Tampoco tengo influencia con Abetz, es muy suyo en todo lo de su negociado. Pero si de verdad tiene mucho interés, hable con Knochen. Debería acordarse de usted».. —«Sí, es una idea», dije de mala gana. No era eso lo que yo quería. Best seguía diciendo: «Puede decirle que va de mi parte. ¿Y Dinamarca? ¿No le apetecería? Seguramente podría encontrarle un puesto bueno». Intenté que no se me notase que me sentía cada vez más tirante: «Le agradezco mucho esa oferta. Pero tengo ideas muy concretas relacionadas con Francia y querría ahondar en ellas si me fuera posible».. —«Lo comprendo. Pero si cambia de opinión, vuelva a ponerse en contacto conmigo».. —«Por descontado». Miró el reloj: «Ceno con el ministro y no me queda más remedio que cambiarme. Si se me ocurre algo para Francia o si oigo hablar de un puesto interesante, se lo haré saber».. —«Le quedaría muy reconocido. Vuelvo a darle las gracias por haber sacado tiempo para verme». Apuró el vaso y contestó: «Ha sido un placer. Esto es lo que echo de menos desde que me fui de la RSHA: la posibilidad de charlar abiertamente de ideas con hombres de convicciones.

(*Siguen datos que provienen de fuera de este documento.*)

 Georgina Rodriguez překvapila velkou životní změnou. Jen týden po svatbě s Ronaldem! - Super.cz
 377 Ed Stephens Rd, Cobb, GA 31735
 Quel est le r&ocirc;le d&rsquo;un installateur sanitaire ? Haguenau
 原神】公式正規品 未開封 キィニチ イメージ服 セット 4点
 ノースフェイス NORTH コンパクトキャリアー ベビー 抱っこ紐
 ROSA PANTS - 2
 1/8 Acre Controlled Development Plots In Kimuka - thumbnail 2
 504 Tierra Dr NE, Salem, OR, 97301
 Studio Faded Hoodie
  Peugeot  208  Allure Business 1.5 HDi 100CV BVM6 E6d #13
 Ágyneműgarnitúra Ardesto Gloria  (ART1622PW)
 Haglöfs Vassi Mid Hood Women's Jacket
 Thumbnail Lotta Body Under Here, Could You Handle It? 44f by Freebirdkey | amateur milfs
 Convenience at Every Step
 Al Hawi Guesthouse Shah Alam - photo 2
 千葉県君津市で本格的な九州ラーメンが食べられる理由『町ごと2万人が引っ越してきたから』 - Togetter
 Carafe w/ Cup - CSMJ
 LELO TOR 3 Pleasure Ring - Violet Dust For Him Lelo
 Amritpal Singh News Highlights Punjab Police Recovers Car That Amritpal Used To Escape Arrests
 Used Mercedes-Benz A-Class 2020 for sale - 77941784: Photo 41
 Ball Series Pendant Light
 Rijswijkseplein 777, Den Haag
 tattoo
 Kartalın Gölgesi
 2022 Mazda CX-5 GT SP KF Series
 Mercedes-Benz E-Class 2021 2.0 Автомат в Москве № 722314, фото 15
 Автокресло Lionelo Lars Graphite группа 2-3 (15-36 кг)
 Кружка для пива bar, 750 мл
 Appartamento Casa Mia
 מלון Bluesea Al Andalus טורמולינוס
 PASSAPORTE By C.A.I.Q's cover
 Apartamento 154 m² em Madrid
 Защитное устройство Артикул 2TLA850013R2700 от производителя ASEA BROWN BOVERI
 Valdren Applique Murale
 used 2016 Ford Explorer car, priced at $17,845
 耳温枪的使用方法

En Dinamarca, tengo que andar continuamente con la guardia alta. ¡Adiós y que tenga una buena velada!». Lo acompañé y nos separamos en la calle, delante de la Embajada de Gran Bretaña. Me quedé mirando cómo se metía en su coche por la Wilhelmstrasse y me encaminé luego hacia la puerta de Brandeburgo y el Tiergarten, alterado por las últimas palabras. ¿Un hombre de convicciones? Antaño lo había sido, sin duda, pero ahora ¿dónde andaba la claridad de mis convicciones? Podía divisar las convicciones, revoloteaban despacio a mi alrededor: pero si intentaba asir una, se me escurría entre los dedos, como una anguila nerviosa y robusta.